READING TEXT:
- - -

David Dean

Mark I disagree to an extent, here the operatant term is law. Federal law thrumps all others. I would also disagree that there was, or has ever been a intent to mesh federal law with policy. Let us look at some numbers, when I finish my disseration in December I will give you a copy, as of 2009 this country had 23,000,500 living veterans. Of total number of living veterans 17,000,000 were white males. All affirmative action statutes, what ever affirmative action is, specifically exclude hiring a veteran as a ground for any type of discrimination. Fedral officials used the Luvano Agreement, 1987?, to evade veteran hire until Dean v. Agriculture in 2005. The Luvano Agreement was just that a settlement not case law. An agreement was used from 1987? through 2005 to exclude veteran. That was one of my arguements, but the Board overtuned the so called Outstanding Scholar Program on other grounds, and did not rule on that issue.

- - -

RECORDS SHOWN:
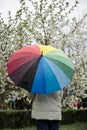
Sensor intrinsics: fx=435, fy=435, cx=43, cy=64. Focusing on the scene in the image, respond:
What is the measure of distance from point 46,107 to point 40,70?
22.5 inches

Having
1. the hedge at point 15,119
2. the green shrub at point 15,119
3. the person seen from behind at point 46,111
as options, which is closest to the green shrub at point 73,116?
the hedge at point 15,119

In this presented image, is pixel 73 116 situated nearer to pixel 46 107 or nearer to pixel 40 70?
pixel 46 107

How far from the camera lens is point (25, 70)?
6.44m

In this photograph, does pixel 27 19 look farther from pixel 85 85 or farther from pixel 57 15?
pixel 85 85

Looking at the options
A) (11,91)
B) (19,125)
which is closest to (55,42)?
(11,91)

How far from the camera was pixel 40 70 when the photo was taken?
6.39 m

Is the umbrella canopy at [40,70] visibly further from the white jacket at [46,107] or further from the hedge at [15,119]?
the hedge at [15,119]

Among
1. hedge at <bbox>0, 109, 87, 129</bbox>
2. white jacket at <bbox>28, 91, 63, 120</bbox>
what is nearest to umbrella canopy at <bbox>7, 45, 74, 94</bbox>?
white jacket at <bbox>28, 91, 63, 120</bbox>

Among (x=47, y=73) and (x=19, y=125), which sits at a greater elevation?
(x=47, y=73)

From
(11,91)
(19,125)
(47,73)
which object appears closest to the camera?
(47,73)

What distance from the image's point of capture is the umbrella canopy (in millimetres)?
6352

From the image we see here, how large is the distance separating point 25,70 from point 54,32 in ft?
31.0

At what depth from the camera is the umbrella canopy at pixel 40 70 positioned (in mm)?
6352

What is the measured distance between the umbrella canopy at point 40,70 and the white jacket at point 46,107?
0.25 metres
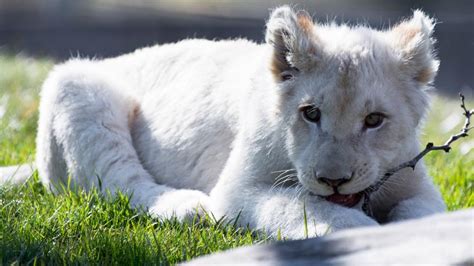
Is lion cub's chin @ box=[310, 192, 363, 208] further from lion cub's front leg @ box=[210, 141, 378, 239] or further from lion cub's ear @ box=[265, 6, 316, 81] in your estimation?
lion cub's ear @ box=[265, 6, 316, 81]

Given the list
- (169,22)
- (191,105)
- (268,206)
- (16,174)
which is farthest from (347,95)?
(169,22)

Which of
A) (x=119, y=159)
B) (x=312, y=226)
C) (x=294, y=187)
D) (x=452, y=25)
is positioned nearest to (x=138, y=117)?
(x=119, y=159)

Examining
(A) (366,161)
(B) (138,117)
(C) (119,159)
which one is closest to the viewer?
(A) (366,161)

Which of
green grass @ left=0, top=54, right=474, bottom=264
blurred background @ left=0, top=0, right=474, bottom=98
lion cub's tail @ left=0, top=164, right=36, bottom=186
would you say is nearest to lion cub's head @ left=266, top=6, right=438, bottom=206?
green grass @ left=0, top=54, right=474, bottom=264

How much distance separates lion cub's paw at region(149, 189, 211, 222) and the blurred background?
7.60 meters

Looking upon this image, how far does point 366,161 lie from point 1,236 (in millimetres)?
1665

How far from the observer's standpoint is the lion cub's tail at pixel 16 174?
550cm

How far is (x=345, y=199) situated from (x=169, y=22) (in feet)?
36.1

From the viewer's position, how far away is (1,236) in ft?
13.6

- - -

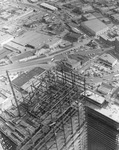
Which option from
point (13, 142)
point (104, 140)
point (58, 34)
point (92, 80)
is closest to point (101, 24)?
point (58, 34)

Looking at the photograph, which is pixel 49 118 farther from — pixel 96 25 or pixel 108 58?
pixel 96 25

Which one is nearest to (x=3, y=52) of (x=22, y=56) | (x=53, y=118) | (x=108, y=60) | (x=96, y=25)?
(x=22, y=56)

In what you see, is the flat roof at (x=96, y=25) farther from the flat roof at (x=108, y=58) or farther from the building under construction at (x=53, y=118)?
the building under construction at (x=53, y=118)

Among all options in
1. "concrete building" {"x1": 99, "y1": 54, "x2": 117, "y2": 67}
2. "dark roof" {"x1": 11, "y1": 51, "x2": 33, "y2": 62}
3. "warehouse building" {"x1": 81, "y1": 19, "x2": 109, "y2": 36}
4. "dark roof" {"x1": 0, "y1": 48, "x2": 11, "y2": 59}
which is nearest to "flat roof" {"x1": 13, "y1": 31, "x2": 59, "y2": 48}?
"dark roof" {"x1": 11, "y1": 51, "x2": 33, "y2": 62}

- - -

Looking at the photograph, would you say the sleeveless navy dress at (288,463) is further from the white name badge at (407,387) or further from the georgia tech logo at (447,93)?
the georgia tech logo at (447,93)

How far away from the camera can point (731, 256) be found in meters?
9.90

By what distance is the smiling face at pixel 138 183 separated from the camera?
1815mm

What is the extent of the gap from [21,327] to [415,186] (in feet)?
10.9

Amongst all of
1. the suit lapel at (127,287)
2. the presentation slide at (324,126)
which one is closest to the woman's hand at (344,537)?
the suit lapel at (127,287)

- - -

SET PROBLEM 1:
Pick out every line of the rows that contains the word "distance", matching case exactly.
SET PROBLEM 2:
Continue the comment on veteran hiring law from where it stops.

EXERCISE ANSWER 1:
What is the measure of distance from point 46,107 to point 40,70?
What distance from the image's point of capture is the umbrella canopy (in millimetres)?
From the image we see here, how large is the distance separating point 25,70 from point 54,32 in ft?
What is the measured distance between the umbrella canopy at point 40,70 and the white jacket at point 46,107?
How much distance separates lion cub's paw at region(149, 189, 211, 222) and the blurred background?
By what distance is the smiling face at pixel 138 183 separated from the camera?

EXERCISE ANSWER 2:
Hiring officials who pushed affirmative action used both programs to evade veteran hire. President Obama abolished the FCIP on December 27, 2010. That made the playing field more level, but not quite enough. The Recent Graduate aspects of Pathways, and the FCP are currently at MSPB and CAFC. They will rule. All will have to live with the rulings.

The primay group impacted by the two programs were white male veterans. The Department of the Air Force is still attempting to use the FCIP, and the Consumer Product Safety Commission is still attempting to use the Rule of Three. The Consumer Prodect Safe Commission are of the opinion and Executive Order does not apply to them, but they are an executive agency. Those issues are being discussed.

We will see what happens. Answere should be final in less than two years.

President Obama has been good for veteran. Of course we are a huge voting bloc.

Forgive errors.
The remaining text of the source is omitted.